Binding to either spike variant not altered by a mutation
Serum samples from donors who tested positive for anti-spike antibodies when D614 spike was used also tested positive using G614 spike for IgG, IgM, and IgA antibodies. A positive correlation when all antibody sub-classes were appraised and all donors with a positive reaction to D614 antibodies also exhibited strong reactivity to the G614 spike.
By pursuing a linear regression and correlation analysis, the researchers have found a strong correlation and good fit between both variants. There was a 1:1 signal intensity ratio according to the slope of the regression line.
When test performance was concerned, both proteins were shown to purify similarly, without the difference in protein behavior in analytical size exclusion chromatography. The latter means that both proteins analogously formed the expected trimeric structures.
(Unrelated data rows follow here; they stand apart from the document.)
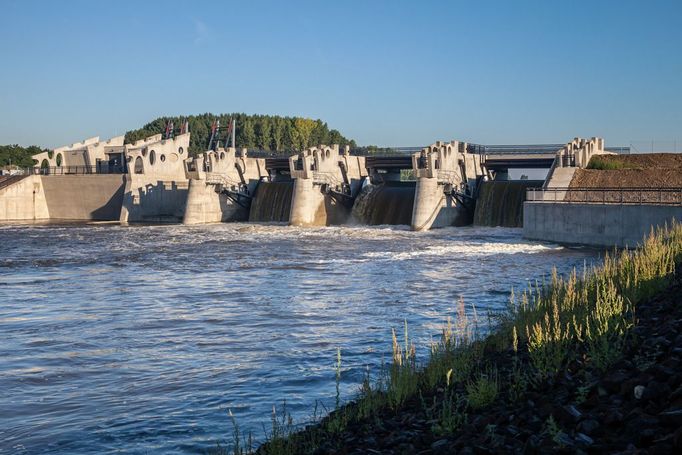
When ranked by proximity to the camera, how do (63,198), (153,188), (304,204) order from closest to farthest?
(304,204) < (153,188) < (63,198)

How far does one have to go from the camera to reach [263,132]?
150500mm

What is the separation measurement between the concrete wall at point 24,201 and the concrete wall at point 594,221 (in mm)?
49473

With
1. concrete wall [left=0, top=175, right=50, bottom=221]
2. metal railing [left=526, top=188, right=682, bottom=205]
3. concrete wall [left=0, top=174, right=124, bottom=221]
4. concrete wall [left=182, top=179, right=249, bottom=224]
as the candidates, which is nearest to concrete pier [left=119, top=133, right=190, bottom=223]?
concrete wall [left=182, top=179, right=249, bottom=224]

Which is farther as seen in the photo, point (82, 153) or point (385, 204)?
point (82, 153)

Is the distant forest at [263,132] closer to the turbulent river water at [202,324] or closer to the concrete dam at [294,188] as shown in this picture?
the concrete dam at [294,188]

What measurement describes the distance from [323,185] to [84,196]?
2523cm

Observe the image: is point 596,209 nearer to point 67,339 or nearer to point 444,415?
point 67,339

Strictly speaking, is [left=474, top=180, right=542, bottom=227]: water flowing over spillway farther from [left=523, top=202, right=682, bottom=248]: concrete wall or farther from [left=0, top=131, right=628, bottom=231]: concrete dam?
[left=523, top=202, right=682, bottom=248]: concrete wall

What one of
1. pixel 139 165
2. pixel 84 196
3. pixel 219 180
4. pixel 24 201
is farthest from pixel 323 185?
pixel 24 201

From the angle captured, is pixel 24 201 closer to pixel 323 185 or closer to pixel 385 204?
pixel 323 185

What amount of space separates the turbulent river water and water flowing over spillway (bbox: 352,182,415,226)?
13.7 meters

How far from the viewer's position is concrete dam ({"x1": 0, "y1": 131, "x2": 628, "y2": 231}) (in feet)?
175

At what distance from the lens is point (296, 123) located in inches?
6181

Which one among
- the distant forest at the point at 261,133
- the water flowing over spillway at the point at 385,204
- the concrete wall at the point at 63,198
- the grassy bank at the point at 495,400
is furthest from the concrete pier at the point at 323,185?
the distant forest at the point at 261,133
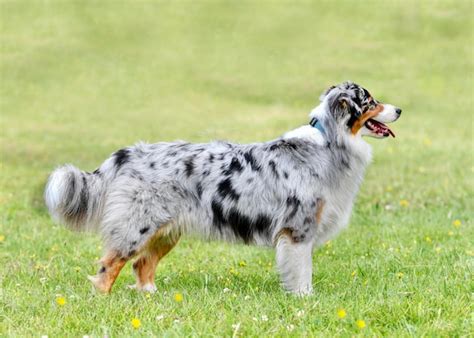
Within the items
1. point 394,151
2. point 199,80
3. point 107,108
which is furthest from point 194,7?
point 394,151

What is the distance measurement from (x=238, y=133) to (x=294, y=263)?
12.0 meters

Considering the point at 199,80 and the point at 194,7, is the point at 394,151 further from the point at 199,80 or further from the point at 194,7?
the point at 194,7

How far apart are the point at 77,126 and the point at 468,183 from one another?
11355 mm

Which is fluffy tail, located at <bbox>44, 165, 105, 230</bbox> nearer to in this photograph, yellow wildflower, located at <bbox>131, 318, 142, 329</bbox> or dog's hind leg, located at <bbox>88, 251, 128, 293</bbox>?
dog's hind leg, located at <bbox>88, 251, 128, 293</bbox>

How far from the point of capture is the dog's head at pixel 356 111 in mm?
6523

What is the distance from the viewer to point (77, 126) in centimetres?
1989

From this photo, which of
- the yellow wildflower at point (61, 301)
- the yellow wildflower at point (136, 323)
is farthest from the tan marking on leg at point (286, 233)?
the yellow wildflower at point (61, 301)

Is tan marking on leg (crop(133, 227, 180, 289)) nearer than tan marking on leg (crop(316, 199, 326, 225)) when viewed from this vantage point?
No

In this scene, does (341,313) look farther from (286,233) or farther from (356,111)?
(356,111)

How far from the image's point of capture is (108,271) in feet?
21.2

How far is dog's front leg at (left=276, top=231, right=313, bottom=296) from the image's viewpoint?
6430 mm

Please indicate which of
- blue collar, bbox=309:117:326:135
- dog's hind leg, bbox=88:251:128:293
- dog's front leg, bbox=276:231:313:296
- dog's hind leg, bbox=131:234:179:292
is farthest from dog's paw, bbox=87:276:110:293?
blue collar, bbox=309:117:326:135

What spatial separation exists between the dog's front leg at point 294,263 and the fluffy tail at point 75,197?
1.64m

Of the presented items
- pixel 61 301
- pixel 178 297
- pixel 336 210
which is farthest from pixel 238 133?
pixel 61 301
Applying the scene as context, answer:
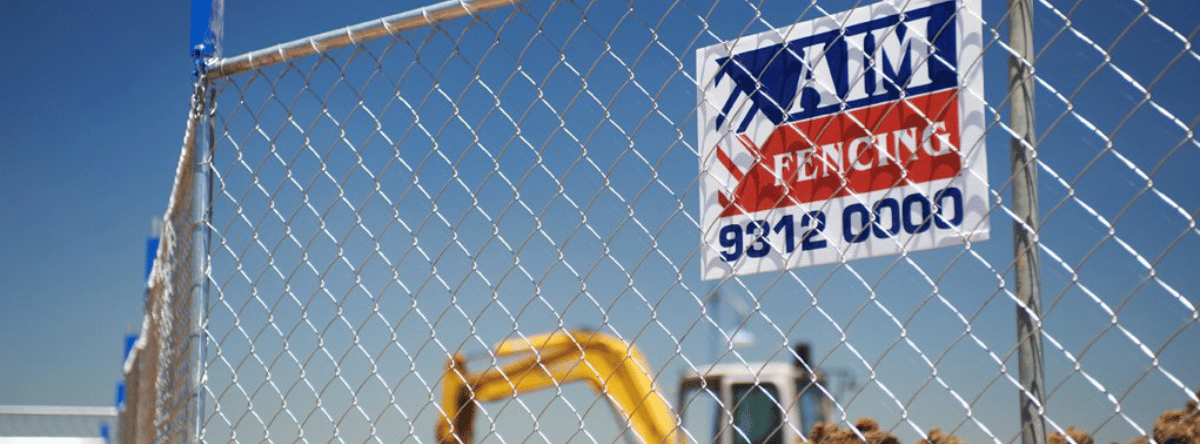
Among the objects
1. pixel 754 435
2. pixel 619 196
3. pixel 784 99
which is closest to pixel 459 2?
pixel 619 196

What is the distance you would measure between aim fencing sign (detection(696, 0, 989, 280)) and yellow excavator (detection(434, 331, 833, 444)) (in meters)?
0.27

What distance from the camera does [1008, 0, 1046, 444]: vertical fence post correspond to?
2.03 metres

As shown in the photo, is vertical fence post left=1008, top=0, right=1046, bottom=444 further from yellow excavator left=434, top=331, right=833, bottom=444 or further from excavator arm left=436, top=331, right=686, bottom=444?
excavator arm left=436, top=331, right=686, bottom=444

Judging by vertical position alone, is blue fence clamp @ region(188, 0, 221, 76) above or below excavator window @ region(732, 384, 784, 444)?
above

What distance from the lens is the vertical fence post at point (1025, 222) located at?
203cm

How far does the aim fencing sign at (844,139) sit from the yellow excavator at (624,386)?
10.6 inches

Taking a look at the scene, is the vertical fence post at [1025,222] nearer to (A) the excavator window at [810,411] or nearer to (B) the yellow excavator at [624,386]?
(B) the yellow excavator at [624,386]

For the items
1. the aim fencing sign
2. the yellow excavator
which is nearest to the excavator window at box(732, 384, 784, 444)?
the yellow excavator

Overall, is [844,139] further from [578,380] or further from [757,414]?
[757,414]

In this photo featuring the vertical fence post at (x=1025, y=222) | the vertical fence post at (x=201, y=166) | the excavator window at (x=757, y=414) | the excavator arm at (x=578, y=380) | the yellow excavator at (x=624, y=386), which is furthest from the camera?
the excavator window at (x=757, y=414)

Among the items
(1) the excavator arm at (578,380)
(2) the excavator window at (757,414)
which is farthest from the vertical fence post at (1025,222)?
(2) the excavator window at (757,414)

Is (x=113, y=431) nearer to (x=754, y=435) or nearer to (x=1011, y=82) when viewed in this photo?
(x=754, y=435)

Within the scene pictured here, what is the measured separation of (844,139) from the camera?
7.23ft

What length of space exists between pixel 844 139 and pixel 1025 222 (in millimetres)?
343
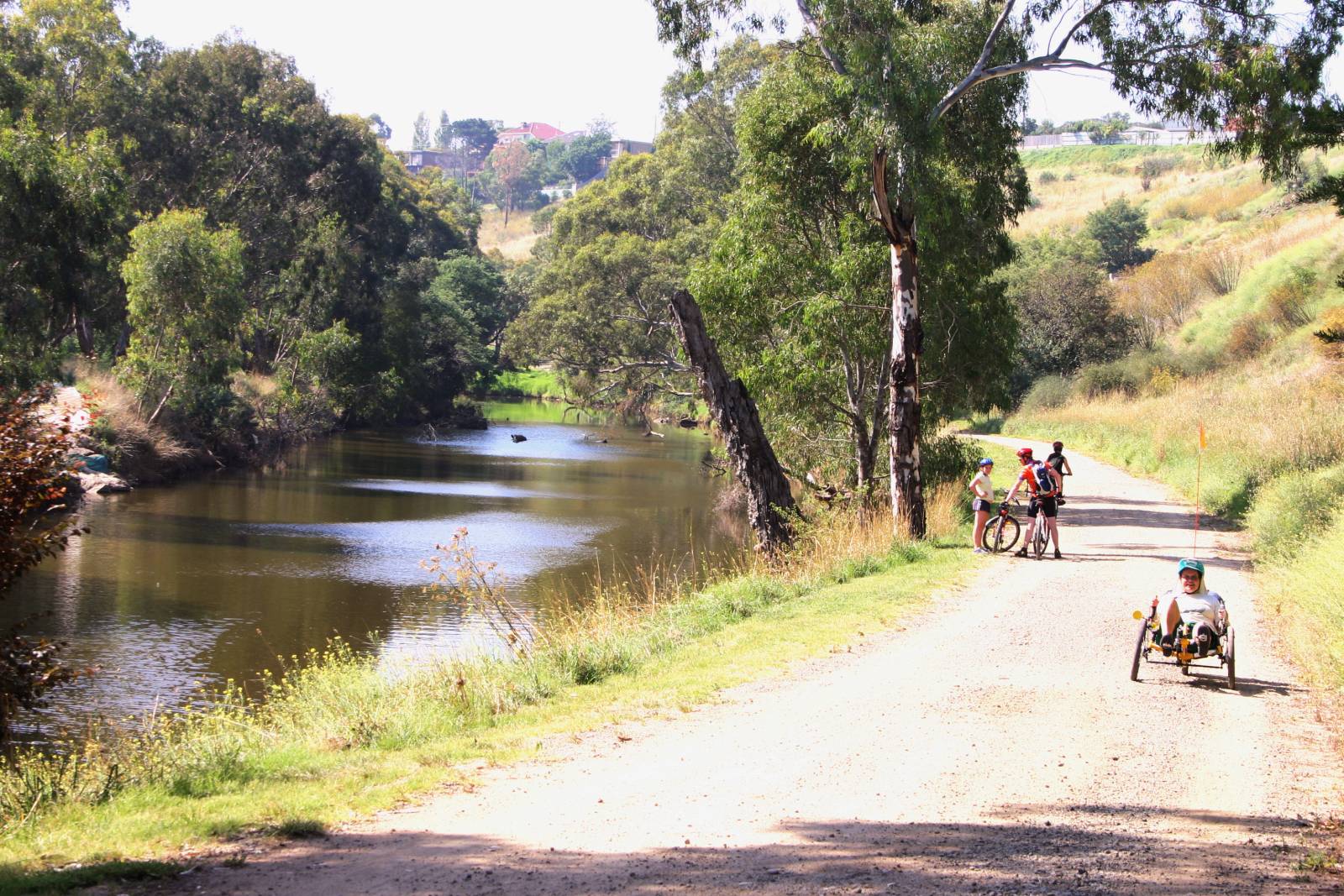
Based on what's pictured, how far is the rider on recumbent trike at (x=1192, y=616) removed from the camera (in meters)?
9.73

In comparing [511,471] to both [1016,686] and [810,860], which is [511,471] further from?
[810,860]

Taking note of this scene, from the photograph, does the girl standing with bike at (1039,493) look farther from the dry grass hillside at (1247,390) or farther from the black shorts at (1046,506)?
the dry grass hillside at (1247,390)

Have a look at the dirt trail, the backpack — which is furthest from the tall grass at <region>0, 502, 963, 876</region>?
the backpack

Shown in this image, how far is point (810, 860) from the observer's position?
570 centimetres

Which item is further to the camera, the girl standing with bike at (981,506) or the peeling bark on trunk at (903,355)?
the peeling bark on trunk at (903,355)

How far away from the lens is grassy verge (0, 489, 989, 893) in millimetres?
6375

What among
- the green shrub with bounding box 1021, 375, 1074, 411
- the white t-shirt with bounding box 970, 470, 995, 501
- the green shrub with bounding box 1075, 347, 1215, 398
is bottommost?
the white t-shirt with bounding box 970, 470, 995, 501

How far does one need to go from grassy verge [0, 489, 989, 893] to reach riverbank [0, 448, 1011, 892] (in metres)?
0.02

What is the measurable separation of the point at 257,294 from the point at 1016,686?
5442 centimetres

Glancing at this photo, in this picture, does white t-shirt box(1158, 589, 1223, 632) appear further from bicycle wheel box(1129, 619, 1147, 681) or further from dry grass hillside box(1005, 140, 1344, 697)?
dry grass hillside box(1005, 140, 1344, 697)

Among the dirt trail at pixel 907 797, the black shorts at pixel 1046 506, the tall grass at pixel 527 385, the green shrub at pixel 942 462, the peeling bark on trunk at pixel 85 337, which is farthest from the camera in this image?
the tall grass at pixel 527 385

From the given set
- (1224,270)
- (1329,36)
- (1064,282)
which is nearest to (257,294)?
(1064,282)

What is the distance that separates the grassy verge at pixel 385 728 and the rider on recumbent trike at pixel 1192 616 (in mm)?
2841

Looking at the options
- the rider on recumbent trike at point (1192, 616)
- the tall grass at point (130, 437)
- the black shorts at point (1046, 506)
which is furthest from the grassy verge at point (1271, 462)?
the tall grass at point (130, 437)
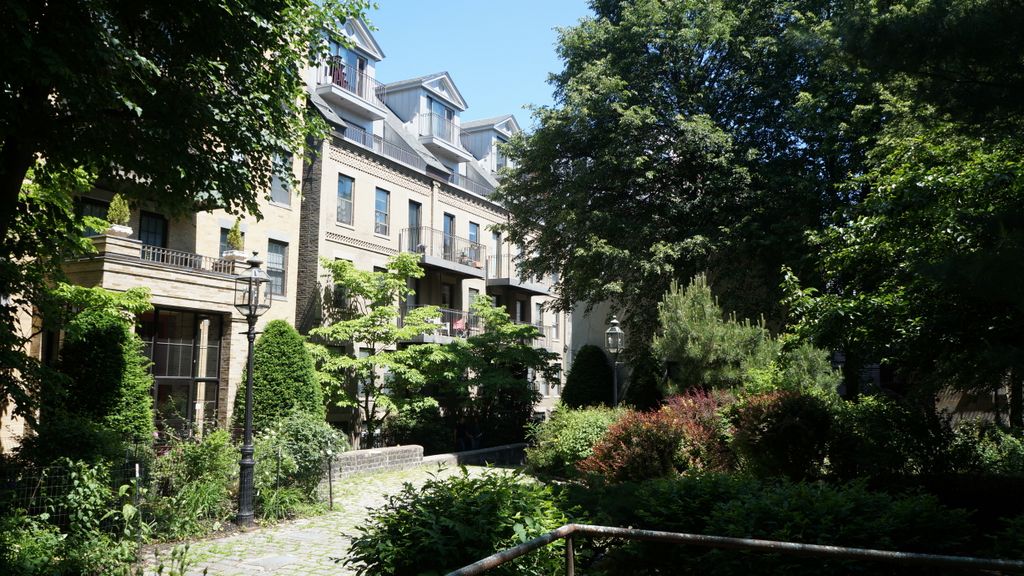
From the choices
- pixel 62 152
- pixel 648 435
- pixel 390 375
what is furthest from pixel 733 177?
pixel 62 152

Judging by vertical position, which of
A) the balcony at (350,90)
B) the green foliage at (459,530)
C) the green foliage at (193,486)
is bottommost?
the green foliage at (193,486)

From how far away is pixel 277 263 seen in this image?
2664 centimetres

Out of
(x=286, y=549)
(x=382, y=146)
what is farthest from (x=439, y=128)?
(x=286, y=549)

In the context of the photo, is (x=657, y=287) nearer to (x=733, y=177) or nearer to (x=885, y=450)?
(x=733, y=177)

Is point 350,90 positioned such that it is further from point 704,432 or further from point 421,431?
point 704,432

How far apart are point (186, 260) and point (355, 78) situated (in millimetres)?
12242

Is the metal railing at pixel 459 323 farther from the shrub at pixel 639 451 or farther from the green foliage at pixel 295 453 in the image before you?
the shrub at pixel 639 451

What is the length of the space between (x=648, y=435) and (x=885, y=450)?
14.0 feet

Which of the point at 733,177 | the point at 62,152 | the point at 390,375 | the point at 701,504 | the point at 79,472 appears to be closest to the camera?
the point at 701,504

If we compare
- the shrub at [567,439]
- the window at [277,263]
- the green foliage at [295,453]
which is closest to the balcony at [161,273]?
the window at [277,263]

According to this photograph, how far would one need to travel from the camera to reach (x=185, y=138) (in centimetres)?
1105

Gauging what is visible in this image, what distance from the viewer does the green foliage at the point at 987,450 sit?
1373cm

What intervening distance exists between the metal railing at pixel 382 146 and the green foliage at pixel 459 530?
24921 millimetres

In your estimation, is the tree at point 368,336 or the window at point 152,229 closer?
the window at point 152,229
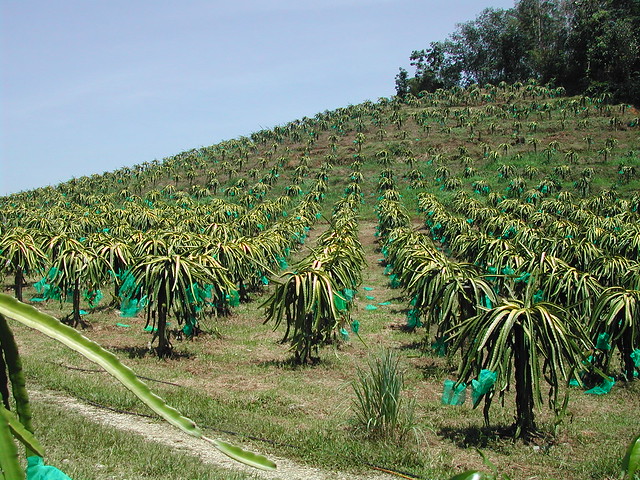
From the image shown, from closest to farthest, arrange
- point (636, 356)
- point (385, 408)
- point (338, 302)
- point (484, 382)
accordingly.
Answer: point (484, 382)
point (385, 408)
point (636, 356)
point (338, 302)

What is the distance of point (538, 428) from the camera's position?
5.57m

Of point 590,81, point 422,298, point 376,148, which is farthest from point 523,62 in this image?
point 422,298

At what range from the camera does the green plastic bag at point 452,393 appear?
532cm

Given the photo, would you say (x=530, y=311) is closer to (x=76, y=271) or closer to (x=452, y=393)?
(x=452, y=393)

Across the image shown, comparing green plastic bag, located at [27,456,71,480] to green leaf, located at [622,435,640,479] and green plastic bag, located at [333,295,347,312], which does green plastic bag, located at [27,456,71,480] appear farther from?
green plastic bag, located at [333,295,347,312]

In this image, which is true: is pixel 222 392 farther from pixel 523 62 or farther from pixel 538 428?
pixel 523 62

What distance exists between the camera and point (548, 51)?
61812 millimetres

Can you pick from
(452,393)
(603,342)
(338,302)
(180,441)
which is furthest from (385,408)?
(603,342)

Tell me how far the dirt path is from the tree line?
47589mm

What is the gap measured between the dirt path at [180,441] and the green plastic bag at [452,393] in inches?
48.5

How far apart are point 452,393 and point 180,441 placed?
108 inches

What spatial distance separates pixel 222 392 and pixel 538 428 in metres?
3.70

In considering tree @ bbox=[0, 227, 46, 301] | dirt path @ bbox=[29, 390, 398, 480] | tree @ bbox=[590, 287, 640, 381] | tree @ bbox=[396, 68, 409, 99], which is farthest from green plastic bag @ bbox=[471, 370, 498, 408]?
tree @ bbox=[396, 68, 409, 99]

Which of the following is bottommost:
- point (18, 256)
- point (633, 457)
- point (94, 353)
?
point (18, 256)
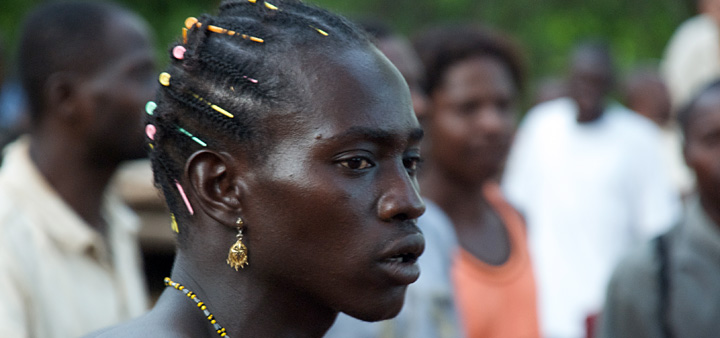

Polyclonal antibody response
These data clearly imply that the use of the full spike protein construct should not affect seroassay performance or "miss" samples that are seropositive. Moreover, it can be concluded that human antibody response to SARS-CoV-2 can be recognized using D614 or G614 spike protein in enzyme-linked immunosorbent assays.
"The fact that D614 and G614 both elicited seropositivity is perhaps expected, given that the human immune response is polyclonal", say study authors.
"While there may be antibodies produced that recognize spike protein epitopes specific for D614 or G614, these would be among the many antibodies recognizing the SARS-CoV-2 spike protein used in our seroassay", they add.
In any case, additional in-depth research endeavors on this topic should appraise individual B cell clones and immune responses in correlation with viral genome sequencing. This may result in profound breakthroughs in our understanding of disease biology and treatment development.